SUPPLIED INFORMATION Block Start

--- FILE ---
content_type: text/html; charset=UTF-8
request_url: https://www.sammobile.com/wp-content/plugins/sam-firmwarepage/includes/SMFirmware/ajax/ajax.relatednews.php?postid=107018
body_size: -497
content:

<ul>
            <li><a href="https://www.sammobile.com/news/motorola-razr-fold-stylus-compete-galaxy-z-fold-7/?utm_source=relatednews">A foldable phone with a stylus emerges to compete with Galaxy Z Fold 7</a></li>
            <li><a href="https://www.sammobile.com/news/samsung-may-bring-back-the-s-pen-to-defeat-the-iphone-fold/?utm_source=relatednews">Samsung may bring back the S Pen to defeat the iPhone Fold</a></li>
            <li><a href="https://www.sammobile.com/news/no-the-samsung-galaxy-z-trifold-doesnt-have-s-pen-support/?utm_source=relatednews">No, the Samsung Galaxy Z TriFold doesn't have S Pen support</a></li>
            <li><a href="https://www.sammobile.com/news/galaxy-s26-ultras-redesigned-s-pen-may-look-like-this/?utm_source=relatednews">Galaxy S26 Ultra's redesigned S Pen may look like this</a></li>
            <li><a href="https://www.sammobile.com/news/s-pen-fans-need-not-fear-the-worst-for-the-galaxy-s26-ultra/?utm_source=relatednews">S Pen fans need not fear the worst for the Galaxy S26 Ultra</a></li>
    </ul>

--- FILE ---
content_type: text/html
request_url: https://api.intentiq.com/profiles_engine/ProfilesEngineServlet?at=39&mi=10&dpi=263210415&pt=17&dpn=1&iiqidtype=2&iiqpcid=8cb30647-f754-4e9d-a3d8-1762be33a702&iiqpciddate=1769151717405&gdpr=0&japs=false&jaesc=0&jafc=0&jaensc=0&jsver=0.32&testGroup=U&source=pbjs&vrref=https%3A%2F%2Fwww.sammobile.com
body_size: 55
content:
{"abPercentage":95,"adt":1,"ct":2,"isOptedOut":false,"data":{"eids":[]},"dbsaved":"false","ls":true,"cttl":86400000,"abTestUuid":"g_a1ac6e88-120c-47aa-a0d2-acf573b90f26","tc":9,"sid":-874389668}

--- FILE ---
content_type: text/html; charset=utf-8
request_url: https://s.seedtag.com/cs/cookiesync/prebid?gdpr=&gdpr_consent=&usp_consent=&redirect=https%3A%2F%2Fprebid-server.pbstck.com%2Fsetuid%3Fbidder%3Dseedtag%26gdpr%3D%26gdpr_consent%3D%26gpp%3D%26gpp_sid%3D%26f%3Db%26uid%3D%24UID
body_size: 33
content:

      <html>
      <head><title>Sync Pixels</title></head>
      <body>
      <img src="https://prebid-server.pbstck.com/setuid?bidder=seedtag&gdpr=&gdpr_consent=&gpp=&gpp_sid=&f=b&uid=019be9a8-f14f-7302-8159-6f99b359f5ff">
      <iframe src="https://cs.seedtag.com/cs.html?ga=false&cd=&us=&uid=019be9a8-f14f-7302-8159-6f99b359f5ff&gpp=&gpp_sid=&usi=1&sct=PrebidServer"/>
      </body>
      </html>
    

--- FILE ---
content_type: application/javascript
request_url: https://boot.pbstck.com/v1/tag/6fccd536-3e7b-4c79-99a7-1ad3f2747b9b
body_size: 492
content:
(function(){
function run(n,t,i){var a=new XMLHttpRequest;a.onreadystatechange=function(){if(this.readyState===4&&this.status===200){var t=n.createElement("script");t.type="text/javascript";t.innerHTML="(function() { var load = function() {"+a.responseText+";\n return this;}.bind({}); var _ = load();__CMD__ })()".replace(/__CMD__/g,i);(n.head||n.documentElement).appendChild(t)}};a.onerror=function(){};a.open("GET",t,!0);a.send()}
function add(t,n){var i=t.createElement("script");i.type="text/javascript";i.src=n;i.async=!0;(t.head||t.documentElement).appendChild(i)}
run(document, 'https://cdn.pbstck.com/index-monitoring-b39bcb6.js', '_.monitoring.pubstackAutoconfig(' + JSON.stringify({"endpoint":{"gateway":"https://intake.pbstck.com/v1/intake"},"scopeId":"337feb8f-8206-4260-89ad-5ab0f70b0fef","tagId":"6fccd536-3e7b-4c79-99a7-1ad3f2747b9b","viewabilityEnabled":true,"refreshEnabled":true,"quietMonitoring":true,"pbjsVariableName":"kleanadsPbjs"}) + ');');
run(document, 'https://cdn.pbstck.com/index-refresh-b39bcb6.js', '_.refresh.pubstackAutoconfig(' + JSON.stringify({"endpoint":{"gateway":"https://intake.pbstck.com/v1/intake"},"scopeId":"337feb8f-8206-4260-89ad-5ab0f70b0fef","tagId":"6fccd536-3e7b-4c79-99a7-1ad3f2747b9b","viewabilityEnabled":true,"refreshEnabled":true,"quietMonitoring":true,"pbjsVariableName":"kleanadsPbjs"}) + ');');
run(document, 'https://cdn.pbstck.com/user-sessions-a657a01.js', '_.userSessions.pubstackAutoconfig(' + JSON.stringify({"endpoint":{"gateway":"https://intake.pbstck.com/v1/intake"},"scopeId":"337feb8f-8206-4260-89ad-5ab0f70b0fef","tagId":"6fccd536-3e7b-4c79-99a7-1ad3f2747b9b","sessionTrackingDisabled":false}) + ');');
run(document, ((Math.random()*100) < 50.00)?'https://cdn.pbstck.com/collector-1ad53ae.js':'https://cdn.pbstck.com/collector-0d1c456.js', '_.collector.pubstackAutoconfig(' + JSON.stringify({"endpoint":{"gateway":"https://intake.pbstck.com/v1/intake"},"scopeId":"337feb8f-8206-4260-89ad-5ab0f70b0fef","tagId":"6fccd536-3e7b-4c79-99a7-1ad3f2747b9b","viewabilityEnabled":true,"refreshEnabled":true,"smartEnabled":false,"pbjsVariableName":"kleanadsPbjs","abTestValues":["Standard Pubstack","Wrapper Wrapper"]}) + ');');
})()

SUPPLIED INFORMATION Block End

◆ WHAT TO PRODUCE: The lines to return are those in the material above that hold "Ultra".

◆ WRITTEN ANSWER:
            <li><a href="https://www.sammobile.com/news/galaxy-s26-ultras-redesigned-s-pen-may-look-like-this/?utm_source=relatednews">Galaxy S26 Ultra's redesigned S Pen may look like this</a></li>
            <li><a href="https://www.sammobile.com/news/s-pen-fans-need-not-fear-the-worst-for-the-galaxy-s26-ultra/?utm_source=relatednews">S Pen fans need not fear the worst for the Galaxy S26 Ultra</a></li>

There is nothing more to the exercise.